GOAL -
Copy the rows word for word, starting at the line that contains "Is point (431, 263)" and ending with the last line of the rows. Omit the pictures.

DATA TO USE -
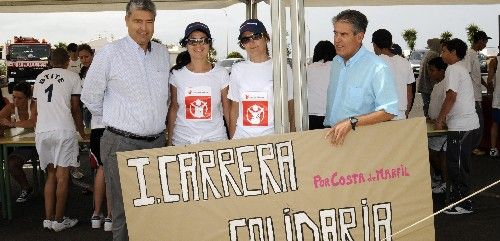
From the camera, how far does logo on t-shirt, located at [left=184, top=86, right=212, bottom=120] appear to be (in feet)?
13.8

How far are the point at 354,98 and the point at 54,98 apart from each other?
305 cm

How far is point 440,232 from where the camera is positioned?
224 inches

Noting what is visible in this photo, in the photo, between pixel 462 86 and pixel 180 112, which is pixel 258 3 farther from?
pixel 180 112

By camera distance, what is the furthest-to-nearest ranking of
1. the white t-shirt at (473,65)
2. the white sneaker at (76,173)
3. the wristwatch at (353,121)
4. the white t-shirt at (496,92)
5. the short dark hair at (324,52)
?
1. the white t-shirt at (473,65)
2. the white t-shirt at (496,92)
3. the white sneaker at (76,173)
4. the short dark hair at (324,52)
5. the wristwatch at (353,121)

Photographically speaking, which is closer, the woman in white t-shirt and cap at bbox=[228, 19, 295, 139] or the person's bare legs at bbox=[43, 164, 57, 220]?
the woman in white t-shirt and cap at bbox=[228, 19, 295, 139]

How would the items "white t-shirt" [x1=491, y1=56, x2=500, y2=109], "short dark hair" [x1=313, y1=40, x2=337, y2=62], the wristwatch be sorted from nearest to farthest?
1. the wristwatch
2. "short dark hair" [x1=313, y1=40, x2=337, y2=62]
3. "white t-shirt" [x1=491, y1=56, x2=500, y2=109]

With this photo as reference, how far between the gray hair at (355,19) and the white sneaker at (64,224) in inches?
135

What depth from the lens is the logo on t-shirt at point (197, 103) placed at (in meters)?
4.19

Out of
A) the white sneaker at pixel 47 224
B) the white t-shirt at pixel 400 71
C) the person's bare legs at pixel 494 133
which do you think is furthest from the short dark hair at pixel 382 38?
the person's bare legs at pixel 494 133

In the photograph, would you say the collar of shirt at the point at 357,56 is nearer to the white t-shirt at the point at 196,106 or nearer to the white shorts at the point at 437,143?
the white t-shirt at the point at 196,106

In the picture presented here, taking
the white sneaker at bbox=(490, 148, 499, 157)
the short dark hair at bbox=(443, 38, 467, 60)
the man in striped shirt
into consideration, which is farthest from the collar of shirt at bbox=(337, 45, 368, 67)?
the white sneaker at bbox=(490, 148, 499, 157)

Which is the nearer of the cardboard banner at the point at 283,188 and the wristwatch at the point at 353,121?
the wristwatch at the point at 353,121

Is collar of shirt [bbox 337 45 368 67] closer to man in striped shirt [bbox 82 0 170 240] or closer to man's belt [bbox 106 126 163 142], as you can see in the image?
man in striped shirt [bbox 82 0 170 240]

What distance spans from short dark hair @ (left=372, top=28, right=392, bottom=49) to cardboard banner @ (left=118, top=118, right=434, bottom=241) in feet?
9.13
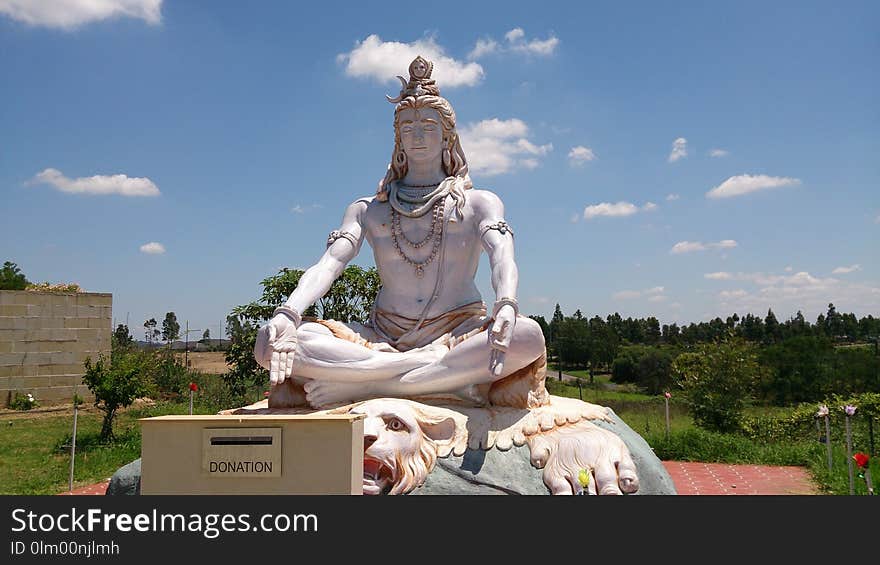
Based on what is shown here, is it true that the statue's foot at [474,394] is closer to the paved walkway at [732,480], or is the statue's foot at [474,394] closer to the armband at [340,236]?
the armband at [340,236]

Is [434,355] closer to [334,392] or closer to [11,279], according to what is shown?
[334,392]

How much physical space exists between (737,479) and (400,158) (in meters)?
4.36

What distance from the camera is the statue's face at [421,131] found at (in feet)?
17.5

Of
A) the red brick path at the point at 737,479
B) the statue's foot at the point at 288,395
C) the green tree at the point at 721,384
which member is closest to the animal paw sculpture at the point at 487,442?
the statue's foot at the point at 288,395

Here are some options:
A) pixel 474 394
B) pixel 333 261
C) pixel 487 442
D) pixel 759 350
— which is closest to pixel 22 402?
pixel 333 261

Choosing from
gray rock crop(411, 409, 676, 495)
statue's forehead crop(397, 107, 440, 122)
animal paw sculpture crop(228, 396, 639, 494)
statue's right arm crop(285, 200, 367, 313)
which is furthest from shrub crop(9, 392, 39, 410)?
gray rock crop(411, 409, 676, 495)

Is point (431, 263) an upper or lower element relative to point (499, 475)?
upper

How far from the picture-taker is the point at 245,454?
297 cm

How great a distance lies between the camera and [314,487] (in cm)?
293

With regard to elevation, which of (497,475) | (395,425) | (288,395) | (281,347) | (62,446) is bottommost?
(62,446)

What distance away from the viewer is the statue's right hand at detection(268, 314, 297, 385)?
4.41m

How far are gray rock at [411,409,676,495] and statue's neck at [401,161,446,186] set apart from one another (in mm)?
2213

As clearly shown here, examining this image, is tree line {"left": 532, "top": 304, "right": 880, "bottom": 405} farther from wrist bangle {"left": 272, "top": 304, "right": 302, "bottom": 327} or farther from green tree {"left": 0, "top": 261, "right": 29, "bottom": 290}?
green tree {"left": 0, "top": 261, "right": 29, "bottom": 290}
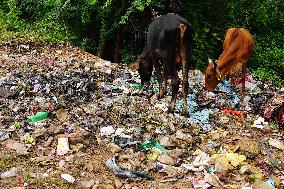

FULL SOLUTION -
Is point (431, 263) an upper or lower element relative to point (499, 475)?
upper

How far from the picture-taker is the point at 245,454?
297 cm

How great a distance lies between the camera and [314,487] (in cm)?
293

With regard to elevation, which of (497,475) | (395,425) | (288,395) | (281,347) | (62,446) is bottommost?
(62,446)

What distance away from the viewer is the statue's right hand at detection(268, 314, 297, 385)?
4.41m

How far are gray rock at [411,409,676,495] and statue's neck at [401,161,446,186] set apart from one another (in mm)?
2213

As clearly shown here, examining this image, is tree line {"left": 532, "top": 304, "right": 880, "bottom": 405} farther from wrist bangle {"left": 272, "top": 304, "right": 302, "bottom": 327} or farther from green tree {"left": 0, "top": 261, "right": 29, "bottom": 290}?
green tree {"left": 0, "top": 261, "right": 29, "bottom": 290}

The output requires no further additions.